I admit that I dont know much on how UMG and the whole widget visuals are implemented, but it seems that widgets do not draw themselves.
Why not? If widgets had the capability to render themselves onto their owners canvas, they could do that with their individual parameter settings.
A widget containing other widgets would, on instance creation, create its contained widgets, so their construction scripts run in sequence.
This ties a bit into my other request for UMg widget inheritance.

Even if only cosmetic things are done? As the node tooltip says: Only cosmetic things are allowed in widget construction scripts.
If users stick to that (no gameplay stuff), then it should be safe.
All the widgets are concerned with at this stage is to look good, based on parameters. :slight_smile:

If you speak of an isolated preview world, in what world do Blueprints live when I click on “Simulate” ?

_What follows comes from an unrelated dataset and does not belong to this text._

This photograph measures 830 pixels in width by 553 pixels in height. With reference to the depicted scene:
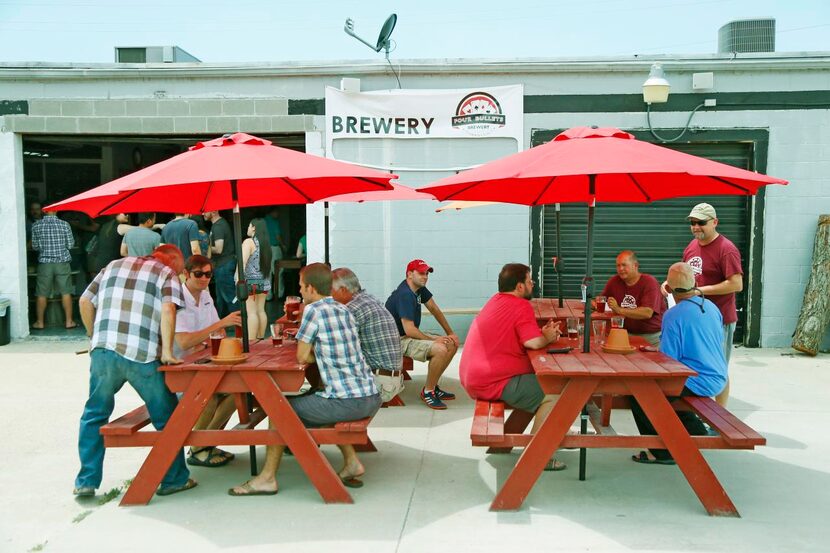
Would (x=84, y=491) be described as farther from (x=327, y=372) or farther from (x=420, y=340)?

Thanks again for your insights :slight_smile:

Cheers,
Klaus

The UWidgets are just wrappers around Slate widgets. Widget Inheritance is non-trivial. That requires the designer become aware of merging multiple widget trees, extending from multiple roots, it’s a whole thing I haven’t had a chance to tackle.

Cosmetic just means isn’t run on the server - cosmetic things can still be dangerous and destructive to the state of things. The designer is the state of things - I can’t allow you to run code that would change the state of it, that could cause havoc. If you want - you can do what the Paragon team did and subclass UUserWidget and expose a special “IDoWhatIWantAtDesignTime” function that you call from native code, into blueprints that lets you run arbitrary code at design time. Once I do the template/preview inversion I have planned it will be slightly safer.

It’s a UWorld, setup to be a ‘Preview’ world which are special worlds in the editor we use all the time to render meshes and simulate things. As opposed to the ‘Game’ world we spawn when you use PIE.

Interesting, I had wondered why this wasn’t already in place, since it clearly wasn’t a practical limitation.

Nick, I haven’t looked through in detail, but off the top of my head I’d have thought it might be possible to implement a partial solution where you didn’t run a user widget’s blueprint Construct event, but merely reflected changes to an embedded user widget’s properties so any of its internal widgets binding to them would display appropriately.

I quite likely haven’t really thought this through, but if it were possible I think that would be a big improvement in the designer, regardless of plans to create a full preview system.